## WRITTEN PROBLEM:
Count the lines in the records below that contain the string "wooden", with case counting, and give only that number.

>> Begin DATASET RECORDS

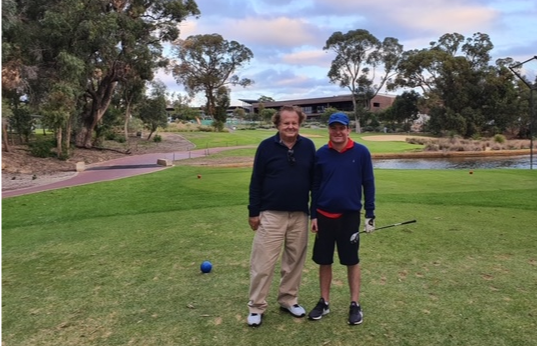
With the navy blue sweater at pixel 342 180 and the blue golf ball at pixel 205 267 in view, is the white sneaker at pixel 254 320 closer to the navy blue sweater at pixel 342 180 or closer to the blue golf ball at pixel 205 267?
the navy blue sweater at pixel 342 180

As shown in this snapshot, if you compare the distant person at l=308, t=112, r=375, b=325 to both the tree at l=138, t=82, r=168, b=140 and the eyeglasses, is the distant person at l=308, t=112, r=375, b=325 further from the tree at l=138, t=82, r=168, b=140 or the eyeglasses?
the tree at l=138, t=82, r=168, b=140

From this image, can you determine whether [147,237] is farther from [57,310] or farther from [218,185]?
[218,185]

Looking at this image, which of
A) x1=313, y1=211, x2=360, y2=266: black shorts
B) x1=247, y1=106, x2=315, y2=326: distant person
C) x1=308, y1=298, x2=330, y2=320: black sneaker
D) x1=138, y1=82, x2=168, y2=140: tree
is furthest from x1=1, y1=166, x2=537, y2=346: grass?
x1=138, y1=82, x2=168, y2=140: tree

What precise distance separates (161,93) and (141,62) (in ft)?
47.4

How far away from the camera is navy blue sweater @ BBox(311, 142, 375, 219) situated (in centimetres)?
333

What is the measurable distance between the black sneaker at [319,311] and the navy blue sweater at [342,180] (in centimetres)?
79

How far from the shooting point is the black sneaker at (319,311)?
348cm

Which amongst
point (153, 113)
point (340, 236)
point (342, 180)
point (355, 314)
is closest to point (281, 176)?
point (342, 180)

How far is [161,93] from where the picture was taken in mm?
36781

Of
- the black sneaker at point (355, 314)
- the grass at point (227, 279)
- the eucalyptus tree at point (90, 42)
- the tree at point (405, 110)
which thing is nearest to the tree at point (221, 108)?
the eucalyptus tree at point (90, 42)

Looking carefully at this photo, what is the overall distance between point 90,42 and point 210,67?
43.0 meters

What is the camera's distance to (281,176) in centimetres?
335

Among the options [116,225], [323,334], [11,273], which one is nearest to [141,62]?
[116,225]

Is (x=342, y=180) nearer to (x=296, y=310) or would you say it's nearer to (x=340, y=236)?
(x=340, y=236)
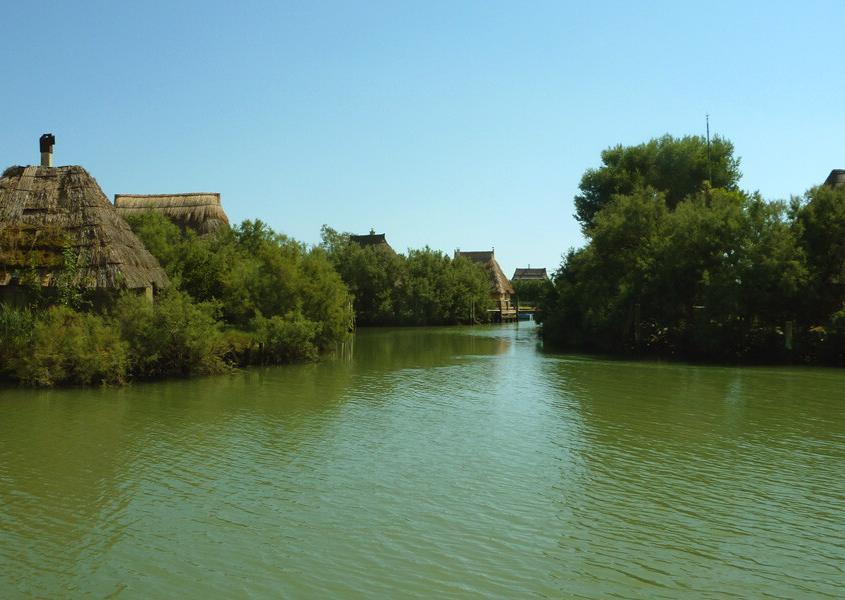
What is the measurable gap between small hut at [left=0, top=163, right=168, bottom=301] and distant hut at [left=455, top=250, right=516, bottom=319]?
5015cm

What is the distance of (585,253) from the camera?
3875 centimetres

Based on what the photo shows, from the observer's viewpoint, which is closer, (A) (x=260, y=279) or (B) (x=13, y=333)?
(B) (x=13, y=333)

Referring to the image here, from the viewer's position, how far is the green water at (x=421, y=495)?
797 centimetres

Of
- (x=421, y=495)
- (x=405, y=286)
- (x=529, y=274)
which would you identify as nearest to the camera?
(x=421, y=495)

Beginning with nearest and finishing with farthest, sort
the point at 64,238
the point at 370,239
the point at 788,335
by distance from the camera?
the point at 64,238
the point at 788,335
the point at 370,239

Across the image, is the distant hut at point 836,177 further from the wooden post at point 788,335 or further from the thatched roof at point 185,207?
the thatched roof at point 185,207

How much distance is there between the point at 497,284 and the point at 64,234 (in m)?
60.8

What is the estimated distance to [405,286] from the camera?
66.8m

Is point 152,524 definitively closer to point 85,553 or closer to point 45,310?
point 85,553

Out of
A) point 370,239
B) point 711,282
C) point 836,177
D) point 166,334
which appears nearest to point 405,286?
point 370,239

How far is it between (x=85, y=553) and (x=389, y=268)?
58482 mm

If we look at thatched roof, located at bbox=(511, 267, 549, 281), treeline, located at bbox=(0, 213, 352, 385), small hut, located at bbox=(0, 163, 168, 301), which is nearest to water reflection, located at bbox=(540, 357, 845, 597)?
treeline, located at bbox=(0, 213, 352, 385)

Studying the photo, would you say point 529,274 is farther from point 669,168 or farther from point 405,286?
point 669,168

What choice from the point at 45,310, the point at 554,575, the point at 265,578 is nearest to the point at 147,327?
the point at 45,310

>> End DATASET RECORDS
>> Begin DATASET RECORDS

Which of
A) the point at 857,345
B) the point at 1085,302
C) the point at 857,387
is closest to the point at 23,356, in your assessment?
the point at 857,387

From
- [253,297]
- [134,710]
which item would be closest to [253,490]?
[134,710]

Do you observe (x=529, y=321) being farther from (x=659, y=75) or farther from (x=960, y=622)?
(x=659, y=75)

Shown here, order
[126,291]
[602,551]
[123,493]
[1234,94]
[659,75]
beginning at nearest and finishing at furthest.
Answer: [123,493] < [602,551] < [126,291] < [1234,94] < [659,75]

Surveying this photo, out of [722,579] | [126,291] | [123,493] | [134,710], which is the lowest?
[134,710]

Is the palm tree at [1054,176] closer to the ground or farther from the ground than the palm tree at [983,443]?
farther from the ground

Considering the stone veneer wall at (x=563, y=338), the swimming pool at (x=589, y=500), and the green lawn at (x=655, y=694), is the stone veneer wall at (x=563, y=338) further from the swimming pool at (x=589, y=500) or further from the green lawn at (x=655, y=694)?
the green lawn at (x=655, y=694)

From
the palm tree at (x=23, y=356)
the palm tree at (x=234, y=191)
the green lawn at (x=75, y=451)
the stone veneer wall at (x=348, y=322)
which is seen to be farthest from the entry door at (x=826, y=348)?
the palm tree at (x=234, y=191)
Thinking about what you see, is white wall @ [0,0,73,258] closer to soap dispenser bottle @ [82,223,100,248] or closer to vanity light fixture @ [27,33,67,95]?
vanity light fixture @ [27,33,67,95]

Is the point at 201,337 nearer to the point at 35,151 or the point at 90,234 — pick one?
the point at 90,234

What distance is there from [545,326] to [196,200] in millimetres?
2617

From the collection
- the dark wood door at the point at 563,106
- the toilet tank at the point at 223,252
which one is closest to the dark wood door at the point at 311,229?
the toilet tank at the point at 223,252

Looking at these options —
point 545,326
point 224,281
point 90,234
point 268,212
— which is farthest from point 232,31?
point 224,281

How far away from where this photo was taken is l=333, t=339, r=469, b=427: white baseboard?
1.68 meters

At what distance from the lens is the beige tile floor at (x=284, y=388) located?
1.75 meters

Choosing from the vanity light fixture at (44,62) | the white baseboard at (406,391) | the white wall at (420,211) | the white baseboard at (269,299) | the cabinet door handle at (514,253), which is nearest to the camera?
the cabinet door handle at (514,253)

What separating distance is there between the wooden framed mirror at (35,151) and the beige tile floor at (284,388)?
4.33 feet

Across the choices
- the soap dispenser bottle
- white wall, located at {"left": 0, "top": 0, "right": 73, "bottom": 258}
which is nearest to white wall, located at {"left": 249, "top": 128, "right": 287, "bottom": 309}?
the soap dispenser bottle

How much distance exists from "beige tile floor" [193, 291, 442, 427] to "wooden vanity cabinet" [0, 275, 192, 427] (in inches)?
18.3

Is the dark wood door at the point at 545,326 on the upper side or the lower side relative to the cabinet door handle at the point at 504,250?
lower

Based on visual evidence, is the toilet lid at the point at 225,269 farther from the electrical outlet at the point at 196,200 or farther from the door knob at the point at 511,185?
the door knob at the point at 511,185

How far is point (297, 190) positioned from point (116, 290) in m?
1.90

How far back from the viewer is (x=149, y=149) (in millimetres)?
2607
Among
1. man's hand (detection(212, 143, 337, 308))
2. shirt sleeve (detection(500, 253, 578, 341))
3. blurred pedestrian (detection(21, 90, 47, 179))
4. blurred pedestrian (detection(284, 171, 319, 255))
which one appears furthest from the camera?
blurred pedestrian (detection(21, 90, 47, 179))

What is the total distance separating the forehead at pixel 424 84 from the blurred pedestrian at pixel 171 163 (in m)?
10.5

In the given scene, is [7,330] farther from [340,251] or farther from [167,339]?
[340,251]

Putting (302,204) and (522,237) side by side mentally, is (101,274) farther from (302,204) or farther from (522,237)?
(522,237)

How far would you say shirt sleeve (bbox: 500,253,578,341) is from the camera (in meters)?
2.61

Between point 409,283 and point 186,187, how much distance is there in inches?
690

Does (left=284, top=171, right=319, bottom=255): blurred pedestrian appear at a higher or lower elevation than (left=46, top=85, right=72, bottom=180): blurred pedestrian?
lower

>> End DATASET RECORDS

## WRITTEN REPLY:
3